Community
Participate
Working Groups
If you create projects with double-byte characters (such as Chinese or Japanese) and then use J2EE Module Dependencies UI (or the underlying operations) to setup module dependencies, the MANIFEST.MF file will get corrupted by the UTF8 characters. The proper way to place double-byte characters into MANIFEST.MF file is to use an ASCII escape sequences. I believe the problem is in ArchiveManifestImpl class. I took a brief look and it doesn't look like it does anything to handle double-byte characters.
Is this then a JRE bug?
Nope. The problem is in WTP code. ArchiveManifestImpl is in org.eclipse.jst.j2ee plugin.
Created attachment 41969 [details] Straightforward fix for the problem This fixes it, but still leaves a room for improvement.
The fix is against the current HEAD, by the way. The possible improvement is for long lines. Now it checks against 72 char lines, but the spec says to check for 72 BYTE lines. This involves some silly backtracking since a UTF-8 character can be from 1 to 5 bytes in length and must NOT be split in the middle. I'm not sure who enforces the 72 byte limit in practice.
I looked at Sun's impl of manifest serialization to see how they are handling UTF-8 and 72 byte line limit. Here is what they do: byte[] vb = value.getBytes("UTF8"); value = new String(vb, 0, 0, vb.length); buffer.append(value); .... make72Safe(buffer); Basically, they encode the value (the only part that's allowed to be UTF-8) into UTF-8 byte array first. Then they convert the resulting byte array into a string using one byte per character. Then they do the whole bit of inserting new lines and writing it out. The read reverses the process, stripping out the new lines first and then decoding from UTF-8. I will put together a patch that mimicks Sun's behavior.

A sequence of records:

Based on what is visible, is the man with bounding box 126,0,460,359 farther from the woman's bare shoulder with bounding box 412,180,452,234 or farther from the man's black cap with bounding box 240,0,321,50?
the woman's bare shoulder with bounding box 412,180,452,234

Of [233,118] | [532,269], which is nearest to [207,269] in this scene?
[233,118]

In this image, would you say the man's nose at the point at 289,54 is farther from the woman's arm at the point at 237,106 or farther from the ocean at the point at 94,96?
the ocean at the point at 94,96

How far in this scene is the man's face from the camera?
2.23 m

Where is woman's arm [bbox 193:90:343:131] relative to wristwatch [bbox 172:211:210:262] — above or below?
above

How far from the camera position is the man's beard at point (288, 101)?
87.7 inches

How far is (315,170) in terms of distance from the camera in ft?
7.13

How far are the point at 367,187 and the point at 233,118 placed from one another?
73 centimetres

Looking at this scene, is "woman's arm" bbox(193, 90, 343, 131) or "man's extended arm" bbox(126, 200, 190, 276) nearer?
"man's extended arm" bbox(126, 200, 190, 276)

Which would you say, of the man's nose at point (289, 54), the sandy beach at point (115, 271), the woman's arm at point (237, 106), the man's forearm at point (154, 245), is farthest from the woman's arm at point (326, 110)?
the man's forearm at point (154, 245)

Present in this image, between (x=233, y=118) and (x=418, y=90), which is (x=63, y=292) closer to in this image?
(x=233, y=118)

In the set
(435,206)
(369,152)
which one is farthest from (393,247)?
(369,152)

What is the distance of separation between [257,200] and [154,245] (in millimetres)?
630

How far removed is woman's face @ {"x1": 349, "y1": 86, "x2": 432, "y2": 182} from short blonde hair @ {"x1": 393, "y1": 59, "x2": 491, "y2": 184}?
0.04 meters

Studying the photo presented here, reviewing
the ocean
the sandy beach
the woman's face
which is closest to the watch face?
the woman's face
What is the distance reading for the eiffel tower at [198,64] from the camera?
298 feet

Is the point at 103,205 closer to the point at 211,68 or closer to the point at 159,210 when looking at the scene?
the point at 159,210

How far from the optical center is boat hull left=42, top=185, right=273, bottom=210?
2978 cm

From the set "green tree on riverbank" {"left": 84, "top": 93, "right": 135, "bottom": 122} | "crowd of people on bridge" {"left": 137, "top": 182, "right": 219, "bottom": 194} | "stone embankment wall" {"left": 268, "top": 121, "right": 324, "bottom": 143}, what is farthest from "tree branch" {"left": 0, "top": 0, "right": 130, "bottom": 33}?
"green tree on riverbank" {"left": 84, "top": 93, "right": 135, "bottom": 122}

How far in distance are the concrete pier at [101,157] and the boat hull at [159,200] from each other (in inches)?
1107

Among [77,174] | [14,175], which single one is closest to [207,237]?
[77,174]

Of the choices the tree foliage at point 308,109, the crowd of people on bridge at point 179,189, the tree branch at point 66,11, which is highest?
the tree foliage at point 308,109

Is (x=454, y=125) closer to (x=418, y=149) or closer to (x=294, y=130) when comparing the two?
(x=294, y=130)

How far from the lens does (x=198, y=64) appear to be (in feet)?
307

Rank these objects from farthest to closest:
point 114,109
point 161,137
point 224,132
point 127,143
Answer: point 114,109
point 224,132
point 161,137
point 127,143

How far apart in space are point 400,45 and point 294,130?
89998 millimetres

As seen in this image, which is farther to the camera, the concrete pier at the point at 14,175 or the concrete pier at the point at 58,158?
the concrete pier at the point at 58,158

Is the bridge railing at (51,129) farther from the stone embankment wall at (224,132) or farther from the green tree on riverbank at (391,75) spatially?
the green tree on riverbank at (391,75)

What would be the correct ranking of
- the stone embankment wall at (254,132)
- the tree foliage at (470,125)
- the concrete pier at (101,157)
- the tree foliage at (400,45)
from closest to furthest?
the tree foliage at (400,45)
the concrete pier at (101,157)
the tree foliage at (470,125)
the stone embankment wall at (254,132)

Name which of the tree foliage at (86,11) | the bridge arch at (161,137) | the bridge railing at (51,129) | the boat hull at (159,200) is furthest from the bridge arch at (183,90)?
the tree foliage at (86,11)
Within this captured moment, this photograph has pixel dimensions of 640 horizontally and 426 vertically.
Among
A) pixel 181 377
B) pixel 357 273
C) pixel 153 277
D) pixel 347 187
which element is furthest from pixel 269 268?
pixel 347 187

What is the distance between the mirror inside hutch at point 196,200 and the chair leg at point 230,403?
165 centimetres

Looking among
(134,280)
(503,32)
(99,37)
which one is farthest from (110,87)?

_Directions:_
1. From the MANIFEST.MF thread, quote the stretch from "Nope. The problem" through "limit in practice.".
2. Translate this sentence from the MANIFEST.MF thread into German: "The read reverses the process, stripping out the new lines first and then decoding from UTF-8."
3. Answer these questions using the MANIFEST.MF thread:
(a) Which plugin contains ArchiveManifestImpl?
(b) What line length limit does the spec set?
(c) How many bytes long can a UTF-8 character be?
The lines are separate material with no connection to the MANIFEST.MF thread.

_Expected answers:_
1.
Nope. The problem is in WTP code. ArchiveManifestImpl is in org.eclipse.jst.j2ee plugin.
Created attachment 41969 [details] Straightforward fix for the problem This fixes it, but still leaves a room for improvement.
The fix is against the current HEAD, by the way. The possible improvement is for long lines. Now it checks against 72 char lines, but the spec says to check for 72 BYTE lines. This involves some silly backtracking since a UTF-8 character can be from 1 to 5 bytes in length and must NOT be split in the middle. I'm not sure who enforces the 72 byte limit in practice.

2. Das Lesen kehrt den Vorgang um, indem zuerst die Zeilenumbrüche entfernt werden und anschließend aus UTF-8 dekodiert wird.

3.
(a) The org.eclipse.jst.j2ee plugin.
(b) 72 bytes.
(c) From 1 to 5 bytes.